To do:
1. Copy word for word the part of the post about loss and illness that opens with the words containing "The last two" and closes with "impacted me deeply.".
2. Answer these questions from the post about loss and illness:
(a) What did the writer lose a week or so after the sister's death?
(b) Where does the writer live, and with whom?
(c) Since what age has the writer read poetry?
3. List every person named in the post about loss and illness.

Text for analysis:
──────────

The last two years since my sister died have been very hard, and since last year when Mike ghosted me because he ‘didn’t want to be my cook, cleaner and nurse’, twenty four hours after he proclaimed his love and that he would not let me die alone, my emotional strength has been even more fragile. I also lost my dog a week or so after the death of my sister.

I have had some bad news today and have wept and feel I will never stop weeping.

All the PTSD I’ve suffered because of my neurological disease seems to haunt me again, and feelings of worthlessness are constant companions. I have no resilience to weather the storms, even literal ones. And the loss of the view of the harbour has impacted me deeply.

I am a changed person since September last year, and the passive aggression of Abby G Poetree has hurt me far more than my relationship with her warranted. I had been trying to nurture a friendship, but she is hard work.

I am grateful to Tanya and John. They are friends indeed, and during this pandemic we all need to show kindness more than ever before.

By Chrisssie Morris Brady

I've read poetry since I was nine and have written creatively since I was fourteen (probably long before that). After writing book reviews and social comment, I decided I wanted to write poetry. I have no formal training, but I surround myself with poets and their writing. I am honing my craft.
I have two published collections which I don't feel good about, but have been published by madswirl.com and other publications. I live on the south coast of England with my daughter. I am seriously ill.

──────────

Input data:
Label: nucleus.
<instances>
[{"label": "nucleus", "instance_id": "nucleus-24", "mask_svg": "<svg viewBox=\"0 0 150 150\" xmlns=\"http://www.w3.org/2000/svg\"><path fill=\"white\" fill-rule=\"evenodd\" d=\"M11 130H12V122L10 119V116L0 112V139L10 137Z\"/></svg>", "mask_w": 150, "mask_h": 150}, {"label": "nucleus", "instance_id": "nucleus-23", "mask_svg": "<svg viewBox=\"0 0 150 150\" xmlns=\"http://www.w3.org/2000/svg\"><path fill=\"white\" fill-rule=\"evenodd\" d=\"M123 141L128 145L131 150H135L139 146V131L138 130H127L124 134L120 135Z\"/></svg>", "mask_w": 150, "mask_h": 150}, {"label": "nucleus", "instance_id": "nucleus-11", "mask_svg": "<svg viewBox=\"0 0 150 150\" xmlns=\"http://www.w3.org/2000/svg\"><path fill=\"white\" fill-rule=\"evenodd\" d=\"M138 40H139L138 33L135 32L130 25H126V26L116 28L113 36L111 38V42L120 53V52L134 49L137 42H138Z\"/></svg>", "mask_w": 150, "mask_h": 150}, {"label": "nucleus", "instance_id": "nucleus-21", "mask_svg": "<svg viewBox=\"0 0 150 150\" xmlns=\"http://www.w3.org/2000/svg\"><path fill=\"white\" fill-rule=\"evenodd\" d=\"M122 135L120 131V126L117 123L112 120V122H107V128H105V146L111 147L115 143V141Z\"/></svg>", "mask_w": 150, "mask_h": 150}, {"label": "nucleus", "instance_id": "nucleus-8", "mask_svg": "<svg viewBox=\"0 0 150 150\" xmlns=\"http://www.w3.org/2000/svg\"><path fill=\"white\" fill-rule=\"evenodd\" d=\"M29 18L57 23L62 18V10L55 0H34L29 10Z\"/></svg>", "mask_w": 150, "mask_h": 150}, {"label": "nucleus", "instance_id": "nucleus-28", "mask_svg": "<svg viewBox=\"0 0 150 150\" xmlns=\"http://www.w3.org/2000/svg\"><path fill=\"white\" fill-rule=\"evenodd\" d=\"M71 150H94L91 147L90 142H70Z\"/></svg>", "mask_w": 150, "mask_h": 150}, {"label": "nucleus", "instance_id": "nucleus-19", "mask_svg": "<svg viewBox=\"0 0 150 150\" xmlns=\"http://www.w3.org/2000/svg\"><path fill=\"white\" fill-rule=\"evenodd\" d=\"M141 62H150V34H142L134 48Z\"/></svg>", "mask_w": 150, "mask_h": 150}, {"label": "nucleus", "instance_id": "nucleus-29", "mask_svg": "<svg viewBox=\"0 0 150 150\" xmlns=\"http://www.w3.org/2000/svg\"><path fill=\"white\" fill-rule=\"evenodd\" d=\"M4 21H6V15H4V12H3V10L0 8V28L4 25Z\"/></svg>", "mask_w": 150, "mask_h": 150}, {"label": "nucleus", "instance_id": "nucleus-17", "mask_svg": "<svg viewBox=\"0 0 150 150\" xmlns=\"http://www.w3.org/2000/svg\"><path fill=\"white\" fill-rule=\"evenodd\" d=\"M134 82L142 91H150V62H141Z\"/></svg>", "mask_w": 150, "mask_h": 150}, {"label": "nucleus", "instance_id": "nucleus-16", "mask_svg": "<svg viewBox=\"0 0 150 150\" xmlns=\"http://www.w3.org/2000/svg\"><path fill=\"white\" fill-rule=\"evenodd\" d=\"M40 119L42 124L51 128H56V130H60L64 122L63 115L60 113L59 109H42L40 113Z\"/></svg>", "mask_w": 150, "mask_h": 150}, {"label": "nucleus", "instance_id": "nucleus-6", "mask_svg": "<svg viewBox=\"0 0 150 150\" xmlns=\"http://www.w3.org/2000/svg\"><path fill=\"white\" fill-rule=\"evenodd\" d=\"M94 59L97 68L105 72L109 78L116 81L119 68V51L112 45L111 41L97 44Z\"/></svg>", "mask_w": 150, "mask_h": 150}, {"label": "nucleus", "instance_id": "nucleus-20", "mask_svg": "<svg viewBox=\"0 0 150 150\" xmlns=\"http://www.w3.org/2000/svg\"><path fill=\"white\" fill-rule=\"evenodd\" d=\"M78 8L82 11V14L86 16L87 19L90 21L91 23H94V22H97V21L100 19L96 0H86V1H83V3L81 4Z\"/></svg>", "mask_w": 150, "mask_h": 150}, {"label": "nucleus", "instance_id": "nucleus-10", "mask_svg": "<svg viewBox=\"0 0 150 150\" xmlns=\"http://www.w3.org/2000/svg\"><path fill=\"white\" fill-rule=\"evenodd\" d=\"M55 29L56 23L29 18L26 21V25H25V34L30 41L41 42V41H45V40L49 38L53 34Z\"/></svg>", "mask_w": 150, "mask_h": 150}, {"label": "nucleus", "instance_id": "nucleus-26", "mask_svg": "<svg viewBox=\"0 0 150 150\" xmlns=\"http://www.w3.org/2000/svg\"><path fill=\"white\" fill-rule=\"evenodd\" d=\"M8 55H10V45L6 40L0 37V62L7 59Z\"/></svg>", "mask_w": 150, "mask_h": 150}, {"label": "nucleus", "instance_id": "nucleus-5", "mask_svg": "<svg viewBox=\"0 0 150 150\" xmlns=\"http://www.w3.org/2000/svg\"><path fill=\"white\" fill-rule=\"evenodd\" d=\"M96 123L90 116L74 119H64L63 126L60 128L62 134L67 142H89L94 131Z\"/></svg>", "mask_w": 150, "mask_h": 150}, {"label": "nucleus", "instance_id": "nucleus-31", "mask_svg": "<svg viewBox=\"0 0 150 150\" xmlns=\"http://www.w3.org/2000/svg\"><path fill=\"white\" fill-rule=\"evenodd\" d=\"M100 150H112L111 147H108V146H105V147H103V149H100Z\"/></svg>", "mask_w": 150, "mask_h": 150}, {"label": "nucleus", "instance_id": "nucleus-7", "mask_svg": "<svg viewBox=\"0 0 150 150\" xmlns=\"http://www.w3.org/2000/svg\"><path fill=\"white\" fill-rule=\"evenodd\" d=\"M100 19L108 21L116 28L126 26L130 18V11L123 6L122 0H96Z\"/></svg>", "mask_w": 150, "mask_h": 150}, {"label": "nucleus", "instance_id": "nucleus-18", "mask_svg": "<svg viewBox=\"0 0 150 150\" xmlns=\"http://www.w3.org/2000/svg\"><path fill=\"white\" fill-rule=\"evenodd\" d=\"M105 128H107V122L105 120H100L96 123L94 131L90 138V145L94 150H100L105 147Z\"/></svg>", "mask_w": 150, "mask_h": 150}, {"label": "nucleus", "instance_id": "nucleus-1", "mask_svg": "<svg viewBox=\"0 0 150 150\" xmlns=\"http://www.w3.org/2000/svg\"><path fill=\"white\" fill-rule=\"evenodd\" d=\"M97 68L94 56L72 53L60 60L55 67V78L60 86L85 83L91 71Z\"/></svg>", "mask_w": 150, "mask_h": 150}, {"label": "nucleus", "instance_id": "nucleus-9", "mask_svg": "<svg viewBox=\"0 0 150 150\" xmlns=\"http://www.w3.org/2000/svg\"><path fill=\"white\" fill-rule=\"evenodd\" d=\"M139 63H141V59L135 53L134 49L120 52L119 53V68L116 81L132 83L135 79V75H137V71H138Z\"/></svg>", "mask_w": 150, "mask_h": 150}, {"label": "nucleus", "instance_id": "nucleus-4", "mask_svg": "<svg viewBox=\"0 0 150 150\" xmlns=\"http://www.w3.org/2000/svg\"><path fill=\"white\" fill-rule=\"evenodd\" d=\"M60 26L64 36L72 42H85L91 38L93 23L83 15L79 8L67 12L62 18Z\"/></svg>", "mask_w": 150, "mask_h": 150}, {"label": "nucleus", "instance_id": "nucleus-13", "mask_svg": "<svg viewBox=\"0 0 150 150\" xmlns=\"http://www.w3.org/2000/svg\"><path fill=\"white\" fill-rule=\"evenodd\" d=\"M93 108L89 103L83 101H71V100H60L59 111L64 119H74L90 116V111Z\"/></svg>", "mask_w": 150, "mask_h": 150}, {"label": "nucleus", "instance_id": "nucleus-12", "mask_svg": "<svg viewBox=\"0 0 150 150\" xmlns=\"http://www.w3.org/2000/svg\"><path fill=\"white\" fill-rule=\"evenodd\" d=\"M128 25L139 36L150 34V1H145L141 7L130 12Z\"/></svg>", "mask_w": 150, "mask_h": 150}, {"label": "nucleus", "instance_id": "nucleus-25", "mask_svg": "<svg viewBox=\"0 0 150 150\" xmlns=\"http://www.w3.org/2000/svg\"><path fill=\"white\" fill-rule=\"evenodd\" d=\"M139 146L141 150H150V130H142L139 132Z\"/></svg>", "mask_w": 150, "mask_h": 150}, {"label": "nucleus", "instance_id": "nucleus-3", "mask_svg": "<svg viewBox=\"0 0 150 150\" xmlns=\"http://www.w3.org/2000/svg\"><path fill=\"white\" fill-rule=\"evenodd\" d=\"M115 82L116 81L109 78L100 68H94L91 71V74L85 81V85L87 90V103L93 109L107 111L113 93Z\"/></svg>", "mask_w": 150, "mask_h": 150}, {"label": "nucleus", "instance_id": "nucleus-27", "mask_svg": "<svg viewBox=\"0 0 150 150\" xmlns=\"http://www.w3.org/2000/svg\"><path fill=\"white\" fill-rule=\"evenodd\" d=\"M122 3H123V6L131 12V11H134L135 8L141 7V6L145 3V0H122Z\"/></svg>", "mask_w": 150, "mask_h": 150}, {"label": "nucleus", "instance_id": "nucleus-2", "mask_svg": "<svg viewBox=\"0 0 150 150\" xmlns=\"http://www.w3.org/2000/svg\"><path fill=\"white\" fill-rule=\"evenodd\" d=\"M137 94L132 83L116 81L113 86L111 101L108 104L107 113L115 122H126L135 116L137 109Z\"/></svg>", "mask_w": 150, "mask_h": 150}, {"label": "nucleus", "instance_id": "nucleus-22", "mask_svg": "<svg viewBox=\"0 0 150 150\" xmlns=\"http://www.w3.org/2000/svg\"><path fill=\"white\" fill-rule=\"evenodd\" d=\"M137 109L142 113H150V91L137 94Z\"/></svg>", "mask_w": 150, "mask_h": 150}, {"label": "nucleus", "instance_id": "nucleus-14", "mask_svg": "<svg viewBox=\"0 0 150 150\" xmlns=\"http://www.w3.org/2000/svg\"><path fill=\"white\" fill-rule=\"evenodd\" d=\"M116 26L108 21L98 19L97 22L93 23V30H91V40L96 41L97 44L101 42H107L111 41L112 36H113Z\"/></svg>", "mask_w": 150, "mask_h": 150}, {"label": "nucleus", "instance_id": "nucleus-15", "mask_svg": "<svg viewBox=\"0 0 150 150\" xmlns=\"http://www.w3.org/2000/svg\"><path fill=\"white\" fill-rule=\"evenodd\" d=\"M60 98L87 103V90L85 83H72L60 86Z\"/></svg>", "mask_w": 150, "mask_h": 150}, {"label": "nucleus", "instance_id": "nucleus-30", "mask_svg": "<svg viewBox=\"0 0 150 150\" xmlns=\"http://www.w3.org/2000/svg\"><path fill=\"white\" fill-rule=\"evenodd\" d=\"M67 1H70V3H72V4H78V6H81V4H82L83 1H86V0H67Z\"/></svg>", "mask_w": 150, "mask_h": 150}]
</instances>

──────────

Solutions for each task:
1.
The last two years since my sister died have been very hard, and since last year when Mike ghosted me because he ‘didn’t want to be my cook, cleaner and nurse’, twenty four hours after he proclaimed his love and that he would not let me die alone, my emotional strength has been even more fragile. I also lost my dog a week or so after the death of my sister.

I have had some bad news today and have wept and feel I will never stop weeping.

All the PTSD I’ve suffered because of my neurological disease seems to haunt me again, and feelings of worthlessness are constant companions. I have no resilience to weather the storms, even literal ones. And the loss of the view of the harbour has impacted me deeply.

2.
(a) The writer's dog.
(b) On the south coast of England, with the writer's daughter.
(c) Since the age of nine.

3.
Mike
Abby G Poetree
Tanya
John
Chrisssie Morris Brady